25th August 2025 by RetireEasy





New research shows that just 34% of people are aware of a tax benefit that could save them thousands… and that figure drops to just 25% among those aged 55 and over

New research from Hargreaves Lansdowne, using data taken from a survey of 2,000 people, has shown that only 34% of adults in the UK are aware that you can pay money into the pension of a partner or child – potentially gaining tens of thousands of pounds in tax relief.

In fact, you can contribute up to £2,880 per year to the SIPP of a non-working spouse or child – and the government will top it up to £3,600 with tax relief.

HL says that:

  • Younger people were more aware of this benefit than their older counterparts – 43% of those aged 18-34 compared to just 25% of those aged 55 and over.
  • 78% of additional rate taxpayers were aware.
  • This compares to 61% of higher rate taxpayers and 29% of those paying basic rate tax.

Helen Morrissey, head of retirement analysis. Hargreaves Lansdown, said: “The ability to pay into a partner’s pension is a little-known benefit that can make an enormous difference to your family’s retirement planning.

“You can pay up to £2,880 per year into the SIPP of a non-working spouse. Even though they are not working, and so not paying tax, they will still get a tax relief top up from government taking it up to £3,600. It’s a powerful way to boost the retirement planning of a loved one who is taking time out of the workforce to care for children or other loved ones and can go a long way towards closing the gender pension gap that continues to yawn widely.”

You can still make payments to your partner’s pension even if they are working ­– as long as total contributions do not exceed their annual allowance. That makes it a great way to gain the most of any spare cash you have if you have made the most of your own pension allowances.

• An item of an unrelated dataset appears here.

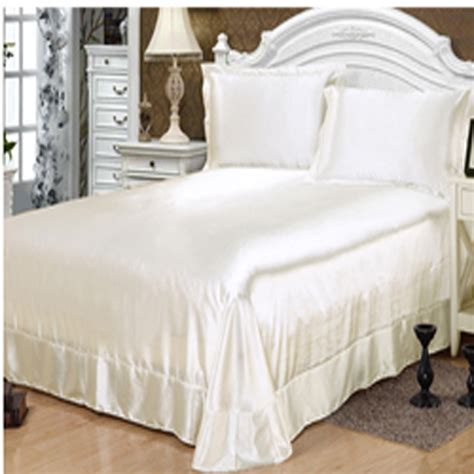 White Bed Set 100 Satin Silk Bedding Sets Bed Linen White Satin Bedspread Pillowcase Bed Sheet Set Juegos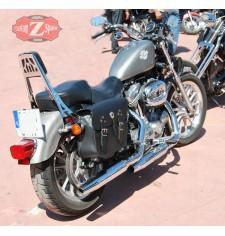 Alforjas para Sportster Harley Davidson mod, APACHE Básica Adaptables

The problem is not enough of us know about it, although higher earners tend to be much more aware – well over three quarters of additional rate taxpayers said they knew about it. This may well be because they are making use of it. 61% of higher rate taxpayers knew about the rule but only 29% of basic rate taxpayers did.

And there’s more…

The rule can be expanded even further than that of a spouse or partner. You can also contribute to the pension of a child through a Junior SIPP and get their retirement planning off to a flying start.

As with a non-working spouse, you can contribute up to £2,880 per year to a Junior SIPP and they will receive the government tax relief top up to £3,600. Even small contributions will make a difference.

Combined with tax relief and long-term investment growth, these contributions can grow and give your child a real leg up the retirement planning ladder. Total contributions of the full £3,600 per year, for instance, could see them with a pension pot of £104,000 by the time they are 18… a great starting point for THEIR future retirement.